Yes, the Multiprotocol update in Jan broke something. My zigbee Devices randomly dropout. A restart is required to fix.

2024-02-24 14:37:46.534 ERROR (MainThread) [bellows.uart] Lost serial connection: ConnectionResetError(‘Remote server closed connection’)

2024-02-24 14:37:46.536 ERROR (MainThread) [bellows.ezsp] NCP entered failed state. Requesting APP controller restart

2024-02-24 14:37:46.550 WARNING (MainThread) [homeassistant.helpers.dispatcher] Unable to remove unknown dispatcher <bound method GroupProbe._reprobe_group of <homeassistant.components.zha.core.discovery.GroupProbe object at 0x7f72dd9250>>

I am having this issue too. I just expected it to resolve itself, but a few months on I’m less sure. Have you found a fix?

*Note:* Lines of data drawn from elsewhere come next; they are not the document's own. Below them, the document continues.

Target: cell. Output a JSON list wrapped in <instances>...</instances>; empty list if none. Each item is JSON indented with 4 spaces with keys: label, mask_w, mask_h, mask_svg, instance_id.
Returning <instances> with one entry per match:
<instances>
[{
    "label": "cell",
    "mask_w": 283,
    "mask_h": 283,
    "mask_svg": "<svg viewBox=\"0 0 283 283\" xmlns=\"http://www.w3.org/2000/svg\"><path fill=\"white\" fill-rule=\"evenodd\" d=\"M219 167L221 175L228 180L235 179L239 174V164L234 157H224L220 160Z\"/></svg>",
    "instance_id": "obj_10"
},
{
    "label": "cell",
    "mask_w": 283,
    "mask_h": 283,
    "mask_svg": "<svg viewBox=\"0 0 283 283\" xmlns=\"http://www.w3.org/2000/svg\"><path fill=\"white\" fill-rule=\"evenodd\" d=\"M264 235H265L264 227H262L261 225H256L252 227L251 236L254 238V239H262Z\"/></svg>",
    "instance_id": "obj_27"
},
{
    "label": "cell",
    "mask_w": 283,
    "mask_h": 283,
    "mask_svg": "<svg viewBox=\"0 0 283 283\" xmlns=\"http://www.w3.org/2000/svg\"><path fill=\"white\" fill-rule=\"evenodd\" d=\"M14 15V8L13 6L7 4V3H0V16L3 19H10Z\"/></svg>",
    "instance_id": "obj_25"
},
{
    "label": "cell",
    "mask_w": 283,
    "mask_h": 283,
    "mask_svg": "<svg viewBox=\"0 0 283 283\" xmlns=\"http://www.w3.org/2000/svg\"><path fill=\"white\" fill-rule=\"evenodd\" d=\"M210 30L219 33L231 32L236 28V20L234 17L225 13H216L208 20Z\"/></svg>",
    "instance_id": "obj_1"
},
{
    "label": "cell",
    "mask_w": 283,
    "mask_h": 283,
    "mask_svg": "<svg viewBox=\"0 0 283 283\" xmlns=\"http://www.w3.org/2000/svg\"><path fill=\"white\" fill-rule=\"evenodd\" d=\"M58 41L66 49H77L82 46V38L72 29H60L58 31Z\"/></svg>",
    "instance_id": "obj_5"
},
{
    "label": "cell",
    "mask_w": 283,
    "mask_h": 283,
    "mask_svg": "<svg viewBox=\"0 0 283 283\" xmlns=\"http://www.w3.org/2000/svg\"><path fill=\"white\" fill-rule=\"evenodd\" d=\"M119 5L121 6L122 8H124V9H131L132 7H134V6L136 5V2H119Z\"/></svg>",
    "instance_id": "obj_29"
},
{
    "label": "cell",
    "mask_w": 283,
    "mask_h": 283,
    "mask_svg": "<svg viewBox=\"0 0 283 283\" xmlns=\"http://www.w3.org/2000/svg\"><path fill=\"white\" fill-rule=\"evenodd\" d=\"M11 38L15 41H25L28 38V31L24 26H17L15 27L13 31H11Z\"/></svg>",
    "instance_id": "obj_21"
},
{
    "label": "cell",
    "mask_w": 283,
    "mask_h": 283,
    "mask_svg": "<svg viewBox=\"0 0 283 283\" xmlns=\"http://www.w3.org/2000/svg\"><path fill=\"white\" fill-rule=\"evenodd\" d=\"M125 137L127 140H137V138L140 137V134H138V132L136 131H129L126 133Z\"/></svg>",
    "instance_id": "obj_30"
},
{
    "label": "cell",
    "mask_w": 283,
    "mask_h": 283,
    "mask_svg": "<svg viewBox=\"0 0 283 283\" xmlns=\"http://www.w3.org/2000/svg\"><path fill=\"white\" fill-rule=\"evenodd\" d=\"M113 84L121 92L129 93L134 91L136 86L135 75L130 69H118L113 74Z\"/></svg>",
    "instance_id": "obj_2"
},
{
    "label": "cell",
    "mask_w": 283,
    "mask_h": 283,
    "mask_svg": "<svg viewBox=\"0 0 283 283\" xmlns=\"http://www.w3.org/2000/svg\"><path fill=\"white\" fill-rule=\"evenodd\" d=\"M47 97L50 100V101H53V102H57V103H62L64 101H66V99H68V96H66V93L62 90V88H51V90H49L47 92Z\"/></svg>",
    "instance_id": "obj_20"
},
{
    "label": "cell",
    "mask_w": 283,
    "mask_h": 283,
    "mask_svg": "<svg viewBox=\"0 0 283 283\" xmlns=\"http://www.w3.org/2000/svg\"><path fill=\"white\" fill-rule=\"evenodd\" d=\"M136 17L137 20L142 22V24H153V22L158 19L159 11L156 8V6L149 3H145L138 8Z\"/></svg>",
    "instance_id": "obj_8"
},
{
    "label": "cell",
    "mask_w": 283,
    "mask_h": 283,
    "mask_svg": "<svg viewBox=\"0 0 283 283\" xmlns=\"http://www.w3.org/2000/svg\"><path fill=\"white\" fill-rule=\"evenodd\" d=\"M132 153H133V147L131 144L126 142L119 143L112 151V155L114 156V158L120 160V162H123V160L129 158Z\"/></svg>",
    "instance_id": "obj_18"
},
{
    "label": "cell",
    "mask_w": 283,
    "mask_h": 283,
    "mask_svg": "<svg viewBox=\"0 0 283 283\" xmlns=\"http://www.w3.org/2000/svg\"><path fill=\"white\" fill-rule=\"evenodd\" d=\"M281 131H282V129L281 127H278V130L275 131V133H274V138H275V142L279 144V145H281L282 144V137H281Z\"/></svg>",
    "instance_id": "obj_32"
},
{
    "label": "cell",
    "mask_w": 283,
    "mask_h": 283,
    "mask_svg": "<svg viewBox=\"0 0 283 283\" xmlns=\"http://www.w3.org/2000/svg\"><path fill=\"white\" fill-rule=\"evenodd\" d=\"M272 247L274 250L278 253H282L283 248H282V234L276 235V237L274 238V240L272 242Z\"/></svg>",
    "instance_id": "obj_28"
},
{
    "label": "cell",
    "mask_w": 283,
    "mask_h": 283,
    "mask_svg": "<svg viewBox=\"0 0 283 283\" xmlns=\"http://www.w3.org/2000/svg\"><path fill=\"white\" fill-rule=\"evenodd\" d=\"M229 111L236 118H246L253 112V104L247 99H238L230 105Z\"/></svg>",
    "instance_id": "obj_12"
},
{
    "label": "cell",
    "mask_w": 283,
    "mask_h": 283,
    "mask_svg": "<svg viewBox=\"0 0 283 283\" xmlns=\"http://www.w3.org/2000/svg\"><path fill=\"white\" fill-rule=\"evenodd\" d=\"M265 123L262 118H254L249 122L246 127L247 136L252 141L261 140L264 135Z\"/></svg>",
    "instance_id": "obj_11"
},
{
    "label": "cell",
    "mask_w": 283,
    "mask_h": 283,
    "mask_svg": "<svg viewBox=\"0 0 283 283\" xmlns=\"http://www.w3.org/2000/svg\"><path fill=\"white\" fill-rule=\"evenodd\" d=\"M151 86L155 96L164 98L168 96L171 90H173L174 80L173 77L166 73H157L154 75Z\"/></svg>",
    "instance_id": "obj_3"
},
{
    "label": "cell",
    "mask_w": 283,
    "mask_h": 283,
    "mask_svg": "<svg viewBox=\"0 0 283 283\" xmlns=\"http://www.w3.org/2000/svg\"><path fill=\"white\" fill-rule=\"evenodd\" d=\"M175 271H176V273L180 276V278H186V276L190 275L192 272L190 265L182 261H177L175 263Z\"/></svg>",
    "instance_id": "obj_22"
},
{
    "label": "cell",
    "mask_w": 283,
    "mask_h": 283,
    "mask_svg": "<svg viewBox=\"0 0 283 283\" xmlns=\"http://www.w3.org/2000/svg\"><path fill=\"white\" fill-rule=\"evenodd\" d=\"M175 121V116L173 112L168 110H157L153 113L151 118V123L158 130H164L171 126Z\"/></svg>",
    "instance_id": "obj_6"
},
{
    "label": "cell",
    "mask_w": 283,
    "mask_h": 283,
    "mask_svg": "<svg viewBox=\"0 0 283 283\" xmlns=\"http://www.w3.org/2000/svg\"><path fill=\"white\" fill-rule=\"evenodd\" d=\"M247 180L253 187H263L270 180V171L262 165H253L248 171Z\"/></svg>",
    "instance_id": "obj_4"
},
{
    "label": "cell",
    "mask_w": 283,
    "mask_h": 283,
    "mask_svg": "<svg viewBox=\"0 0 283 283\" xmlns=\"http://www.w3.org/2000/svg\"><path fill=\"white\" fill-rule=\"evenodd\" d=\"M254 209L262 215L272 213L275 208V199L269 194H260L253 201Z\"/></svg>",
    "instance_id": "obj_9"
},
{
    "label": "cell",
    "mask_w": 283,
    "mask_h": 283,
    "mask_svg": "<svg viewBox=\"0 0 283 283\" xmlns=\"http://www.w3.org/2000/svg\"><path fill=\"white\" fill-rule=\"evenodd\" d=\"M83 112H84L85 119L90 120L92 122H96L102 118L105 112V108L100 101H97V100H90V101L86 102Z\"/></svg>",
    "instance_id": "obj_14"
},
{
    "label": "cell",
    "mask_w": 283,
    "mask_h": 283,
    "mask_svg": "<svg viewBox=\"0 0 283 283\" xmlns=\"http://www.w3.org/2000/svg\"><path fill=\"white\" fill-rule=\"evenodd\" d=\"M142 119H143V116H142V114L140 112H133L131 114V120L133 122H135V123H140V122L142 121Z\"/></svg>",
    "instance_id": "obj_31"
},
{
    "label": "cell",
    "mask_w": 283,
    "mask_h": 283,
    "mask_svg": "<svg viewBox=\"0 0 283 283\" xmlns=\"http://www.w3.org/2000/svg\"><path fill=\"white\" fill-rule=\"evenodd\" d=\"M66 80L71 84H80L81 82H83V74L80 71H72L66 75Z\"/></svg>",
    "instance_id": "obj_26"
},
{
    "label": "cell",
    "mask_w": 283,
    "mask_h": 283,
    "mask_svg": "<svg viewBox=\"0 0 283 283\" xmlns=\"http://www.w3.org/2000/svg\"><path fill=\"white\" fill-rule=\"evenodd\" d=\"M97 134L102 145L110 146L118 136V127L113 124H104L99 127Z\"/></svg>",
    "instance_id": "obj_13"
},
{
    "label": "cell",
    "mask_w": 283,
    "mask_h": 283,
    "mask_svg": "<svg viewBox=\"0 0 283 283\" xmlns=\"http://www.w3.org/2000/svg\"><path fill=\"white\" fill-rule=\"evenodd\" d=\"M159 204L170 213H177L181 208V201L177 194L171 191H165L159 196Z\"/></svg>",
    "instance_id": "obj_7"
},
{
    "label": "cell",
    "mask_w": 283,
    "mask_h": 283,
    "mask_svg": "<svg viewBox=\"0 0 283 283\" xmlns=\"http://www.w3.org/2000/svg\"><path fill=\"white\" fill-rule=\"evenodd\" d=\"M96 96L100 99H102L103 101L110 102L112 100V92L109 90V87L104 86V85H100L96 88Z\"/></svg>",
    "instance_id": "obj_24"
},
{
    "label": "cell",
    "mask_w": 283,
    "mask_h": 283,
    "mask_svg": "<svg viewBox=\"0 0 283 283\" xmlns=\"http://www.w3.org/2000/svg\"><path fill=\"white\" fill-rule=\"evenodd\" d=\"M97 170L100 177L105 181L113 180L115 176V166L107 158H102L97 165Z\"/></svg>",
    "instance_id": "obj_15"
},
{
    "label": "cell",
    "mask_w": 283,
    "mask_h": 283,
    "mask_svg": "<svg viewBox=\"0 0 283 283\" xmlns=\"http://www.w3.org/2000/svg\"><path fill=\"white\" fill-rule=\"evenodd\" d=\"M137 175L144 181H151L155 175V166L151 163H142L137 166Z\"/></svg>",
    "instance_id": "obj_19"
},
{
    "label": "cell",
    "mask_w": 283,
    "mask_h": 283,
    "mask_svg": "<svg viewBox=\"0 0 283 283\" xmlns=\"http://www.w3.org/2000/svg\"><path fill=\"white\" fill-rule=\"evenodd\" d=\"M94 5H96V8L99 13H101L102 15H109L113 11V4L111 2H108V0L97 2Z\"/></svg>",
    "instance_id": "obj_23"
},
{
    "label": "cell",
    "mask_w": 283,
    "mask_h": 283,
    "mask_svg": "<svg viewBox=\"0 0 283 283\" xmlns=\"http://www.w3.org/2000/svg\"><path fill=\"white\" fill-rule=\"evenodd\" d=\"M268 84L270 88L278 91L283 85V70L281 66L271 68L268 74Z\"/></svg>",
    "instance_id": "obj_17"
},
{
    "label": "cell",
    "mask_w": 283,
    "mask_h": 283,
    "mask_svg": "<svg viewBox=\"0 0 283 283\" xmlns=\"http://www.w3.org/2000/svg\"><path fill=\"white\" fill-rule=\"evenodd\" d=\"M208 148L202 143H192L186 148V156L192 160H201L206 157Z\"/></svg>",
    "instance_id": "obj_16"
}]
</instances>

I’m having the same issue with Sonoff Bridge running Tasmota FW. restarting HA make it work for ~24H but it ultimately fails.

How did you solve the problem? I have a similar issue.

Same issues here :frowning:
Any new informations?

I’m having this exact issue too now. What kind of corner cases are we?

Same issues for the pass months. Seems to crash very 3 or 4 days. Was more often, but I increase the memory on my vm (proxmox). No memory errors going on when the problem is happen (now), so I doubt this is the issue. I never really had a good looks logs, as I usually have to get things working ASAP (whats the expression the wife factor). I’ve been avoiding MQTT (why use it if you don’t need to?) but I might have to use this path.

It seems now, I need to reboot my vm to get zha work, it usually was just enough to restart within HA.

For me the problem went away once I disconnected (physically) 2 devices for which I could so increasing number of open sockets in netstat -an output. May want to start with checking with netstat first.

Aplogies, I don’t understant, what to look for int rhe outut of netstat

Active Internet connections (servers and established)
Proto Recv-Q Send-Q Local Address Foreign Address State
tcp 0 0 127.0.0.11:33445 0.0.0.0:* LISTEN
tcp 0 0 0.0.0.0:8099 0.0.0.0:* LISTEN
tcp 0 0 172.30.33.5:8099 172.30.32.2:56766 ESTABLISHED
udp 0 0 127.0.0.11:43476 0.0.0.0:*
Active UNIX domain sockets (servers and established)
Proto RefCnt Flags Type State I-Node Path
unix 2 [ ACC ] STREAM LISTENING 11897 s
unix 3 STREAM CONNECTED 1727971 /tmp/tmux-0/default
unix 3 STREAM CONNECTED 1727418
unix 2 [ ACC ] STREAM LISTENING 1666277 /tmp/tmux-0/default

What does this tell me?

In my last failure, I notice an error message when I hovered over the ! (could not find any messages in the log) that said “No usable address”. Searching on this I found

This seems to my problem, I tried this solution, and is working so far, a few hours, so does mean much yet. I still might switch to Z2M, I just picked up an POE zigbee SLZB-06 to start the change over.

apologies, for me the problem was actually another integration (wiz) that had affected ZHA. it looks like you’re facing a different issue.